Birth name: Ellas Otha Bates
Legal name: Ellas McDaniel, Ellas Otha Bates
Bo Diddley (December 30, 1928 – June 2, 2008), born Ellas Otha Bates but changed as a child to Ellas McDaniel, was an American R&B and Chicago blues singer, guitarist, songwriter and music producer (usually as Ellas McDaniel). He was nicknamed The Originator, because of his key role in the transition from the blues to rock and roll, and influenced a host of artists, including Elvis Presley, Buddy Holly, the Beatles, the Rolling Stones, the Yardbirds, Eric Clapton, the Who, Jimi Hendrix and Parliament-Funkadelic.

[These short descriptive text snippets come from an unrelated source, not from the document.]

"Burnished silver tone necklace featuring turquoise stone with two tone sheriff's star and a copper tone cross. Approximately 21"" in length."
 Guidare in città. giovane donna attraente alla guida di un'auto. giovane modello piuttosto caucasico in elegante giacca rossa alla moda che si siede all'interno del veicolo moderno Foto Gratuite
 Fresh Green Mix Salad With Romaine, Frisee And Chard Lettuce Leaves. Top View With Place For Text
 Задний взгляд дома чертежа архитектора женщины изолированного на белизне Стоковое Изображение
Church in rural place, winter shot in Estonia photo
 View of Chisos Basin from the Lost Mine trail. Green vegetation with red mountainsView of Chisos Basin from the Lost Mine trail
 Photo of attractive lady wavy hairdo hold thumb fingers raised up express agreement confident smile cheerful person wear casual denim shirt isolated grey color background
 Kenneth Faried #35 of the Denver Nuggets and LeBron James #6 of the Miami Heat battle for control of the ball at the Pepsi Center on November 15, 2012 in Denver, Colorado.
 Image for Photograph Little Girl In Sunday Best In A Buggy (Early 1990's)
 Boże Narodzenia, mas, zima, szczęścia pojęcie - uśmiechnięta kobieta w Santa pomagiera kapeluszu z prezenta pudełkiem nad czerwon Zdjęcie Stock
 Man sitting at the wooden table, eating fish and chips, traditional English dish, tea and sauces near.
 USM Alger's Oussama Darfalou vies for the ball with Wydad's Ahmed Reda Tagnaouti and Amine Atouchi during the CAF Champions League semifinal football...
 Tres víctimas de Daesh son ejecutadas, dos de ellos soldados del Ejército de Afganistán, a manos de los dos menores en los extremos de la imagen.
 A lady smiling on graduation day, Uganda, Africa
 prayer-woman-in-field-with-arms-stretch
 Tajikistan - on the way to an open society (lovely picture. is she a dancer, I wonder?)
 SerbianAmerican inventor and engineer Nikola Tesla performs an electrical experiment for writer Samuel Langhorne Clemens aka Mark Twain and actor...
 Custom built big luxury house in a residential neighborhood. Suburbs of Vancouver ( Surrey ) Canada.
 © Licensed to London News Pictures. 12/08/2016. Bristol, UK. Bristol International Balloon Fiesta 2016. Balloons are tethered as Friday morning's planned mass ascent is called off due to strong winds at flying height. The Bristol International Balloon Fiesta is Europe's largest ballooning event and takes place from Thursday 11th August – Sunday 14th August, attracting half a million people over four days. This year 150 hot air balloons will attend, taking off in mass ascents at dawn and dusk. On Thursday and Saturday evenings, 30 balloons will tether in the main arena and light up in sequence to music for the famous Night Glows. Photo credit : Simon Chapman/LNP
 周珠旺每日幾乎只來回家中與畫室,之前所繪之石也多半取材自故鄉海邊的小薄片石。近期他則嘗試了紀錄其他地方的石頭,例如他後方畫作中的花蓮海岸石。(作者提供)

He instigated a constant driving rhythm and biting electric guitar sound which he applied to a wide range of songs. His use of African rhythms and a signature beat, a simple five-accent hambone rhythm, is a cornerstone of hip hop, rock, and pop. In recognition of his achievements he was inducted into the Rock and Roll Hall of Fame and received Lifetime Achievement Awards from the Rhythm and Blues Foundation and a Grammy Award from the National Academy of Recording Arts and Sciences. He is also recognized for his technical innovations, including his distinctive rectangular guitar.